I mentioned last time that when ripping an audio CD to digital files, it's important to know that this optical drive reads the first audio sample from (say) sample 103, whereas that optical drive reads the same first audio sample from sample 6. The inability to precisely and accurately read the first audio sample from, er... the first audio sample is, unfortunately, inherent in the design of the audio CD standard in the first place (which has no absolute positioning information encoded in the data stream) and in the vagaries of hardware manufacturing, where tolerances vary between manufacturers, designs and even batches of the same design by the same manufacturer!
On the whole, however, a given optical device product will be consistent about its failings. If one specific ASUS DRW-20B1 device reads its first sample from actual sample -6, then you can be fairly sure that almost all ASUS DRW-20B1's will do the same thing. You can therefore build up a database of known optical device models with a record of what their read positioning errors are -and this is exactly what the AccurateRip database of CD drive offsets is. Knowing these 'offset corrections', you can then tell your device to read (say) sample 103 knowing that this will actually make it read sample 0 (computers usually start counting at zero!), which means you now know you're actually reading the correct 'start of audio'. Thus, once you know the read offset that applies to each make of optical drive, then the same audio CD can be read from the same absolute starting position in the audio signal no matter which make of drive is doing the reading. AccurateRip therefore lets you produce consistent rips with different optical drives, because applying the read offsets always ensures each drive can read the start of the audio data on the CD correctly. The story of me doing precisely this (once my code was correct and tools like EAC and dbPowerAMP were configured correctly!) is what my last blog post was all about, after all.
But does it produce actually accurate rips? Meaning, if I apply the correct offset for my particular make of drive, am I then guaranteed to start ripping at precisely the start of the audio data contained on a CD?
It sounds a daft a question, given the name of the project... but actually the answer to it is a definite 'no'. AccurateRip is not "accurate"!
The problem is that read offsets are relative numbers. Relative to what? To the first CD drive that was used to invent the read offset mechanism in the first place. That first drive produced a digital fingerprint of X for input a; the second optical drive produced a digital fingerprint of Y for input a... so the question was, what read offset can we apply to the second drive so that it would adjust its read position and start producing digital fingerprint X for input a, too? Whatever offset that is, add it to the database for that model. Every other optical device listed in the AccurateRip database is similarly listed with an offset that also makes that new device output a digital fingerprint of X for input a, too. Once all devices are consistently producing X for input a, they'll all produce fingerprint Z for input b, too, and so on. Everything is calibrated, in other words, so that given the same audio CD input, they will all output the same digital fingerprint.

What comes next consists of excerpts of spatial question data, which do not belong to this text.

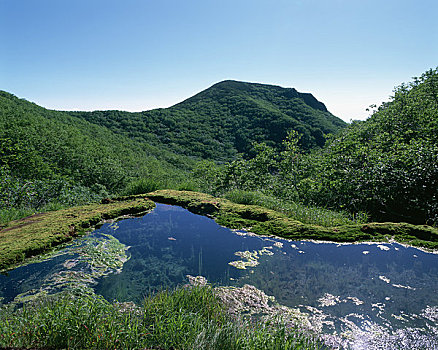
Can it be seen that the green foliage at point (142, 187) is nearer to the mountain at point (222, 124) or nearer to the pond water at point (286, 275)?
the pond water at point (286, 275)

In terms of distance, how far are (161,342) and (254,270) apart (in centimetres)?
169

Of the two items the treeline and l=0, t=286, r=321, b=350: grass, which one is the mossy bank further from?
the treeline

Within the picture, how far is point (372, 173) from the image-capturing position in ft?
21.4

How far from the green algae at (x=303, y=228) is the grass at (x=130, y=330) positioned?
2514mm

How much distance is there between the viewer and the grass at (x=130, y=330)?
202 cm

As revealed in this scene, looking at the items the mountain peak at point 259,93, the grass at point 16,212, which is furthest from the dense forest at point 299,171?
the mountain peak at point 259,93

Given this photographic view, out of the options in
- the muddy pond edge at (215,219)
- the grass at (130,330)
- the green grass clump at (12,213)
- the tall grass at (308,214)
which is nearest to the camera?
the grass at (130,330)

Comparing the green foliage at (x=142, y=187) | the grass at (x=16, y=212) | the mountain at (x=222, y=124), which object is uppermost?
the mountain at (x=222, y=124)

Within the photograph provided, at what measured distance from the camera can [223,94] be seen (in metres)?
76.2

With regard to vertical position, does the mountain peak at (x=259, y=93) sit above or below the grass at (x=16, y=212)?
above

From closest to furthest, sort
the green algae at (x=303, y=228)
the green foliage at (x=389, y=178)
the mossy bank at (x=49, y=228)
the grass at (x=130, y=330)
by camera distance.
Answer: the grass at (x=130, y=330) < the mossy bank at (x=49, y=228) < the green algae at (x=303, y=228) < the green foliage at (x=389, y=178)

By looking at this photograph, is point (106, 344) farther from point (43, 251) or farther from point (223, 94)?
point (223, 94)

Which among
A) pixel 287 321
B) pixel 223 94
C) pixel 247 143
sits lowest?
pixel 287 321

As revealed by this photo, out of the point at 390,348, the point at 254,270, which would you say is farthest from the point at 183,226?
the point at 390,348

The trouble is, that first device was out by 30 samples, so it's 'X' was actually an incorrect digital fingerprint to start with (possibly!). Using AccurateRip therefore ensures that all optical drives are consistently able to output the wrong digital fingerprint for any given source audio CD!

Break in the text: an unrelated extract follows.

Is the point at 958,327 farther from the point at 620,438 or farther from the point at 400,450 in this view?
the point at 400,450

It is as if the inventors of the metre was 2 millimetres short of an actual metre: we'd say a building was 45 metres tall, and it would actually be 90mm short of that, if there were somehow an objective test of what a metre really was that we could appeal to. Since we would have defined our meaning of the word 'metre' on the basis of some physical 'standard' that was only 998mm long, however, we would all still say the building was 45 metres tall; and if we said to the architect 'now I want a 90m tall building', it would genuinely end up being double the height of the first one. Everything would be relatively correct in height, therefore: it's just that an alien species visiting us using this 'objective metre standard' would beg to disagree on the specific numbers we'd assigned as the measurements in each case.
When this was pointed out to the inventor of AccurateRip (whose own Pioneer CD-ROM was the 'ground zero' device whose own internal read position error he hadn't accounted for), in the early 2000s, his response was three-fold: first, it's too late to do anything about it now, because millions of CDs have already been ripped with the (wrong) ground zero device offset as their point of comparison; second, it's physically impossible to get a 'perfect' rip of the audio signal on a CD anyway (because of the lack of true, absolute location data within the physical medium), so any read offset will only ever be an approximate number; and third, even if all 'AccurateRips' are off by 30 samples, it doesn't really matter.

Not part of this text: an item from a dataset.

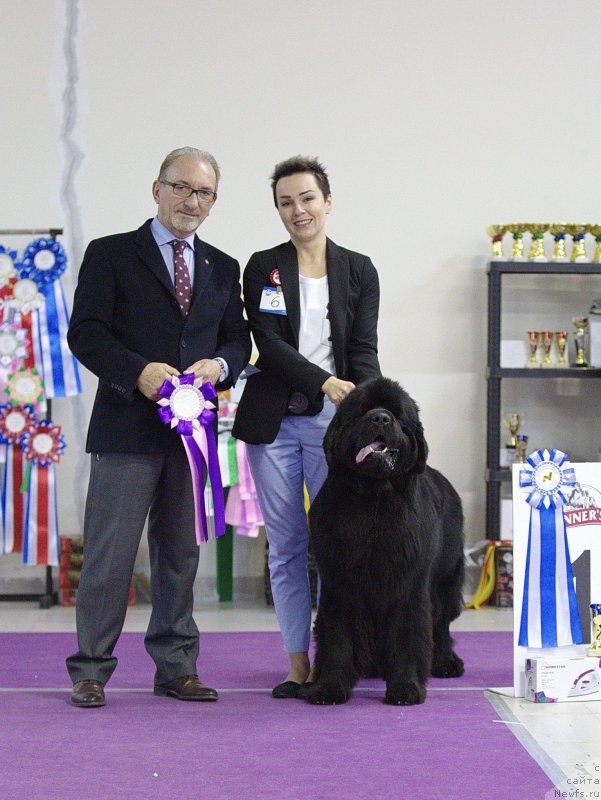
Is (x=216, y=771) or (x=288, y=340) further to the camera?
(x=288, y=340)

Let's deal with that last part of his response first. The "error" in AccurateRip's database of read offsets is 30 samples: tell a device to read sample 1 and it will actually read sample 31, missing the data contained in the first 30 samples entirely (and adding 30 samples of blank data to the end of the last track on the CD). Remember that the audio on a standard CD is sampled 44,100 times a second. So 30 samples amounts to 30÷44100 = 0.000680272108843 seconds of audio data missed when ripping. That's to say, if your CD starts with a moment of silence, you're missing around 680 microseconds of nothing at all. If it starts with a bang, however, then yes: you're missing 680 microseconds of the bang! Can your ears actually hear that, though? "Unlikely" is a bit of an understatement, I think, unless you possess mystic superpowers: the fact is that no human ear based on messy, wet biology will ever really be able to spot that amount of missing samples, no matter how 'bang-y' your choice of music might be -and classical music in particular tends not, on the whole, to start with abrupt bangs anyway (Grieg's Piano Concerto excepted, I suppose)! This is the underpinning of the 'it doesn't really matter' argument -and I can't really argue with it.
The database administrator in me, however, objects to losing 30 tiny samples of even completely zero-based data!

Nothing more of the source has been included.